Trauer um die Königin des Belcanto

Nachruf auf Edita Gruberova

Die Nachricht stürzt die Opernwelt in Trauer: Edita Gruberova ist diese Woche in Zürich verstorben. Mit ihr verliert die Opernwelt eine der grössten Sängerinnen aller Zeiten. Und das Opernhaus Zürich seinen strahlendsten Stern.

Über Jahrzehnte war Edita Gruberova dem Opernhaus Zürich eng verbunden. Lucia di Lammermoor, Linda di Chamonix, Elvira (I Puritani), Zerbinetta, Semiramide, Anna Bolena, Elisabetta (Roberto Devereux), La Straniera, Konzerte und Liederabende: zahllose Vorstellungen, viele davon im Zenit ihres Könnens, hat Edita Gruberova dem Zürcher Publikum geschenkt. Jedem der sie gehört hat, wir diese kristallklare, unverwechselbar fokussierte Sopranstimme in Erinnerung bleiben.

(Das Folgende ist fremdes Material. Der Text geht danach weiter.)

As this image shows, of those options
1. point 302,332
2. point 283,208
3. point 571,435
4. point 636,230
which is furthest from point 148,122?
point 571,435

Edita Gruberova hat die schönsten Spitzentöne aller Sängerinnen gesungen. Diese Töne waren spektakulär, liessen den Zuschauern den Atem stocken.

Edita Gruberova konnte das leiseste Pianissimo singen und war doch im ganzen Opernhaus hörbar wie keine Zweite. Edita Gruberova war stets Herrin ihres Instruments, konnte nach Belieben gestalten: verzaubern, laut sein, leise sein, perlen, klagen, trauern, jubilieren, kokettieren, lieben, vom Wahnsinn erfasst werden, in atemberaubendem Tempo durch die schwierigsten Koloraturen jagen – und war dabei immer von grosser Musikalität und Ausdruckskraft getragen.

Edita Gruberova war eine grossartige Gestalterin ihrer Rollen. Jede einzelne Vorstellung war eine Sensation – schwache Vorstellungen gab es bei ihr nicht. Nebst ihrer Gestaltung von Belcanto-Rollen bleiben auch ihre Mozart- und Verdi-Interpretationen unvergessen, sowie ihre Interpretationen von Liedern.

Es mag einige gute SängerInnen geben, aber es gibt in einem Jahrhundert nur eine Handvoll Stimmwunder. Edita Gruberova war ein solches Stimmwunder.

Die Jubelstürme des Zürcher Publikums waren beispielslos, wenn Edita Gruberova nach einer Vorstellung vor den Vorhang trat – beispiellos ist nun auch die Bestürzung über ihren Tod. Edita Gruberova wird in unserer Erinnerung weiterleben, wir werden sie nie vergessen.